HIV Research

The Division provides medical services to a population of children and adolescents with HIV infection, most infections in the past were acquired as a result of mother to child transmission, and recently sexually transmitted infections have become more frequent. This population provides the foundation for our local studies of the epidemiology, treatment and pathogenesis of HIV. One area of study is practice improvement wherein the structure and functioning of our medical care delivery system is evaluated and as evidence-based findings support, changed to ensure the provision of optimal care. Recently studies have demonstrated that measurements of the level of activation of the immune system (measured as CD38+CD8+ T-cells) correspond to patients whose HIV disease will more rapidly progress. Studies are underway to follow activation and to determine if it can be controlled and reduced.

We also follow the epidemiology of HIV infections. Recent studies have included demonstrations of transmission of HPV virus (human papillomavirus) from HIV infected mothers to their newborns, identified in Houston at a higher rate of HIV transmission from HIV infected mothers to their newborns compared to the US average and demonstrated that current antiretroviral treatments allow infected children to reach puberty in parallel with their HIV free peers. This was not the case in the recent past. We have, however, also documented that our HIV infected population has retarded growth as compared to their peers and are now investigating reasons for this finding.
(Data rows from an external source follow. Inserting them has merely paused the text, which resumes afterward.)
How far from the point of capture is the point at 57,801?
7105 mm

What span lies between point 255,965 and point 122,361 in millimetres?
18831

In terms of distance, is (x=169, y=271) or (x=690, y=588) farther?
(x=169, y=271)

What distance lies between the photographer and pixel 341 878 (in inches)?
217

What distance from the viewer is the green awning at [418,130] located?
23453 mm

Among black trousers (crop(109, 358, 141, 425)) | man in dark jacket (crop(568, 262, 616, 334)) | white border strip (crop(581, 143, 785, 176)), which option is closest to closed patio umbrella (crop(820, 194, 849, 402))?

Because children with HIV infection respond differently to childhood vaccinations than do HIV free children, we have a broad group of studies directed to learning how vaccinations must be changed to best insure durable immunity for HIV infected individuals. These studies focus on all pediatric vaccinations with focused efforts directed to HPV, hepatitis-B, and flu vaccines.

In parallel with the studies of vaccines which measure the overall capacity of a child’s immune system to respond to an infectious agent, we also make targeted studies of specific immunological mechanisms in attempts to understand the mechanistic reason for deficient immune responses. Current studies focus on impaired maturation of the immunological cells that make antibodies (B-cells), FoxP3 positive T-cells (a cell type associated with the regulation of immune responsiveness), CD31 positive T-cells (a cell type that can reflect the function of the thymus) and on the integrity of the intestinal lining (deficient immune responsiveness is associated with chronic activation of the immune system; this in turn is in part a result of damage to the gut caused by HIV infection).